● **TASK DIRECTIONS**
Write out the lines from the line containing "Which object, the" through the final line of the listing below, exactly, omitting every other line.

Extracted records
========
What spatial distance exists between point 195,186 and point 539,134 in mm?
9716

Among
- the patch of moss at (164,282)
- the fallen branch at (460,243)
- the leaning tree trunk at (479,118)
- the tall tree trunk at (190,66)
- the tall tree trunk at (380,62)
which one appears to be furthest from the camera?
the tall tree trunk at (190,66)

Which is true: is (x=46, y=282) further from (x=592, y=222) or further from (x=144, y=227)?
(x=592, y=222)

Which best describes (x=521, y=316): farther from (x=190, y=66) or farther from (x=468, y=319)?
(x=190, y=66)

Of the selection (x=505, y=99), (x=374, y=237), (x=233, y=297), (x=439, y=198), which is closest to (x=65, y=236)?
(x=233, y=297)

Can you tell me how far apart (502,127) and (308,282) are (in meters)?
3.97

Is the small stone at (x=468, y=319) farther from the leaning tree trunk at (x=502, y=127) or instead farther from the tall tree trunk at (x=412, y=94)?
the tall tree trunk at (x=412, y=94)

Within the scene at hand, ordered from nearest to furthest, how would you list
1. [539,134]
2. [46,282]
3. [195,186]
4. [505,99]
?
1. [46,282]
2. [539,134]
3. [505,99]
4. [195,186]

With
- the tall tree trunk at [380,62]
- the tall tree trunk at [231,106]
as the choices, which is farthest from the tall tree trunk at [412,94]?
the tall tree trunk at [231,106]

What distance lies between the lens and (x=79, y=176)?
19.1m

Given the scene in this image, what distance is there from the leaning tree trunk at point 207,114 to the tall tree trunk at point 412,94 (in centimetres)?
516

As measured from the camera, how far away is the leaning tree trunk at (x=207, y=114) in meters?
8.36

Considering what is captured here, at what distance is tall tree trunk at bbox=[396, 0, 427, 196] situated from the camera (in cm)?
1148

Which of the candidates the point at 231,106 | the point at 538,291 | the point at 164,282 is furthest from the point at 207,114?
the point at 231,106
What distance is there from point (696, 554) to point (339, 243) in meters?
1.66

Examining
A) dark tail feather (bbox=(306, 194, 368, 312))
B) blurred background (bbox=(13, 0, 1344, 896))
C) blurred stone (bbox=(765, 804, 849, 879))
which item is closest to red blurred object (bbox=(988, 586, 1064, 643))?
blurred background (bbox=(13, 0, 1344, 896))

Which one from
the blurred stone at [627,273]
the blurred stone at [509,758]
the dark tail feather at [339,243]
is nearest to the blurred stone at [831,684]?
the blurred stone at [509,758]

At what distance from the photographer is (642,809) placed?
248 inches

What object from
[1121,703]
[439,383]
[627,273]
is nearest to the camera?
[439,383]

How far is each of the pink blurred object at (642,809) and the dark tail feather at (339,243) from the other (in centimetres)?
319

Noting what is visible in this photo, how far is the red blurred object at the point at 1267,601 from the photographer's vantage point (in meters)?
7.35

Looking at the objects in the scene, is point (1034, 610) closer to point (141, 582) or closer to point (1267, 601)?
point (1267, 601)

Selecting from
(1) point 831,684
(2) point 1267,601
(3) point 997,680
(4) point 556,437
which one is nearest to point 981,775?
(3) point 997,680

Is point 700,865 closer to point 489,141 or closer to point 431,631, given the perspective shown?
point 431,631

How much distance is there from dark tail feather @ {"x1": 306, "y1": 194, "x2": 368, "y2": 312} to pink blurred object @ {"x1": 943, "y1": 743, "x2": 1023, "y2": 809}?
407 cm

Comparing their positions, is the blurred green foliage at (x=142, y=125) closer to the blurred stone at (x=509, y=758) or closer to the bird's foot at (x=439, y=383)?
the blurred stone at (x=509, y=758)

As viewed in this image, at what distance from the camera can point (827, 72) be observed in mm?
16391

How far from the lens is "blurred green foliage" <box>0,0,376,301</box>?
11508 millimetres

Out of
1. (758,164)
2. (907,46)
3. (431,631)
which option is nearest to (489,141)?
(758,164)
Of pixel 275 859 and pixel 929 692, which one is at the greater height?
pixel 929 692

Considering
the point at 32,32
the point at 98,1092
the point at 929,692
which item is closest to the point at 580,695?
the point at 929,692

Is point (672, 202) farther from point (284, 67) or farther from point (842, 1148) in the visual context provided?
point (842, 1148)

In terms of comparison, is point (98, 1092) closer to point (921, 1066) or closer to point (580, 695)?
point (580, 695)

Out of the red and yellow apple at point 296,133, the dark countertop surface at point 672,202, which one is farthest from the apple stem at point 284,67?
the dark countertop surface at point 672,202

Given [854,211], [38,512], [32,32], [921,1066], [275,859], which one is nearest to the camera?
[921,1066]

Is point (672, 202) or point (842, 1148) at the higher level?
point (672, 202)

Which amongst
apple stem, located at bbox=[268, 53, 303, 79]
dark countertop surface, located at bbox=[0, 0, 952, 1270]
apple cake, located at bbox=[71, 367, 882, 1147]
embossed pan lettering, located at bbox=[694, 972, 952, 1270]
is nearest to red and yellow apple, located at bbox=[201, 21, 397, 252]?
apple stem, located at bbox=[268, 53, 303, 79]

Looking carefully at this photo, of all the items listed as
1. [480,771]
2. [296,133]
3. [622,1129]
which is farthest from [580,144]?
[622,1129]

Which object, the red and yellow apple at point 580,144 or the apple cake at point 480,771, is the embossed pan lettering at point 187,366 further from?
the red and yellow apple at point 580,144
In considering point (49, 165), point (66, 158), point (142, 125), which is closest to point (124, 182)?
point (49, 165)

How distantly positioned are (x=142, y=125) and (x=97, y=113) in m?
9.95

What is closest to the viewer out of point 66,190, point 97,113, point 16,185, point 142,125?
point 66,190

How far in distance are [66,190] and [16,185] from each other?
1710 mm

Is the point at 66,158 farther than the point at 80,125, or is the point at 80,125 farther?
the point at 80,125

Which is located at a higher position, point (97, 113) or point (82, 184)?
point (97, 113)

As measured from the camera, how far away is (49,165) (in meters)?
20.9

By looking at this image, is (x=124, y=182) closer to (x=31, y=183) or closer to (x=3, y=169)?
========
● **TASK RESPONSE**
Which object, the red and yellow apple at point 580,144 or the apple cake at point 480,771, is the embossed pan lettering at point 187,366 further from?
the red and yellow apple at point 580,144
In considering point (49, 165), point (66, 158), point (142, 125), which is closest to point (124, 182)?
point (49, 165)

How distantly positioned are (x=142, y=125) and (x=97, y=113) in m?
9.95

What is closest to the viewer out of point 66,190, point 97,113, point 16,185, point 142,125?
point 66,190

How far in distance are [66,190] and [16,185] from each other?
1710 mm

Is the point at 66,158 farther than the point at 80,125, or is the point at 80,125 farther?
the point at 80,125

Which is located at a higher position, point (97, 113) or point (82, 184)?
point (97, 113)

As measured from the camera, how far away is (49,165) (in meters)?
20.9

By looking at this image, is (x=124, y=182) closer to (x=31, y=183) or closer to (x=3, y=169)?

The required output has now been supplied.